### [Exercise material]

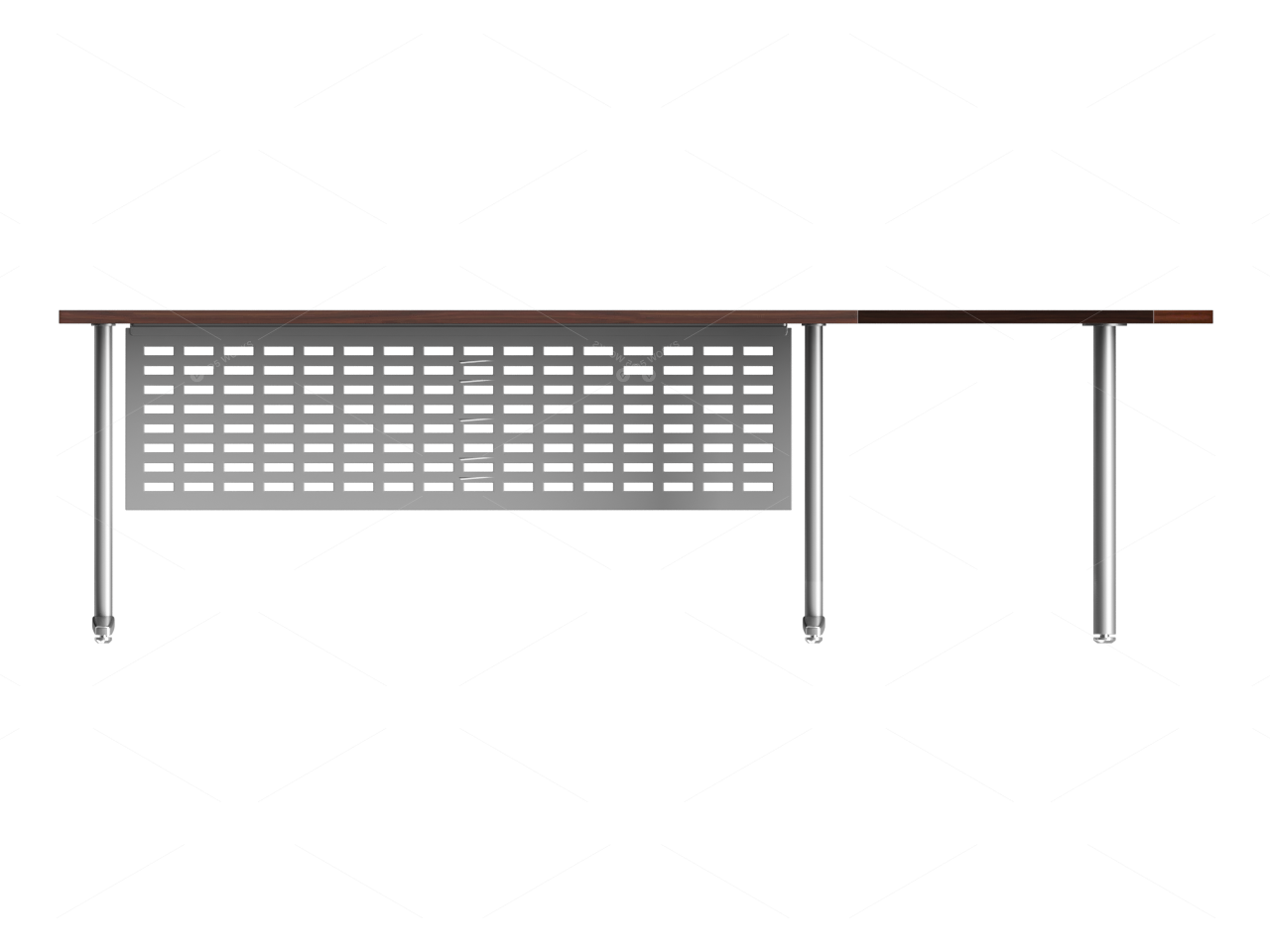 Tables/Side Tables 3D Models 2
---
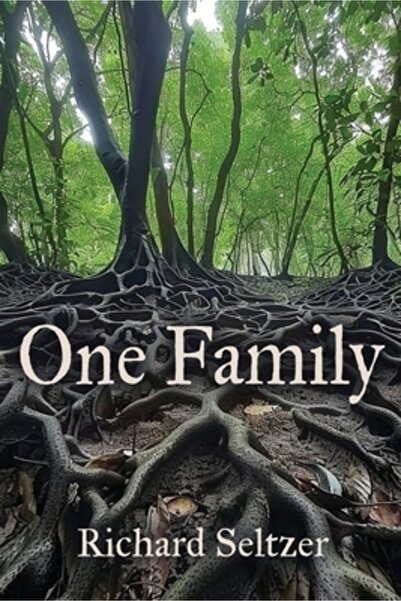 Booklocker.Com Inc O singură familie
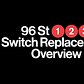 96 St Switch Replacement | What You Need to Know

### [Instructions for the task]
For this exercise, set down the lines in the entries above from the one with "Booklocker.Com Inc O singură familie" through the one with "96 St Switch" exactly as written, without any pictures.

### [Result for this exercise]
 Booklocker.Com Inc O singură familie
 96 St Switch Replacement | What You Need to Know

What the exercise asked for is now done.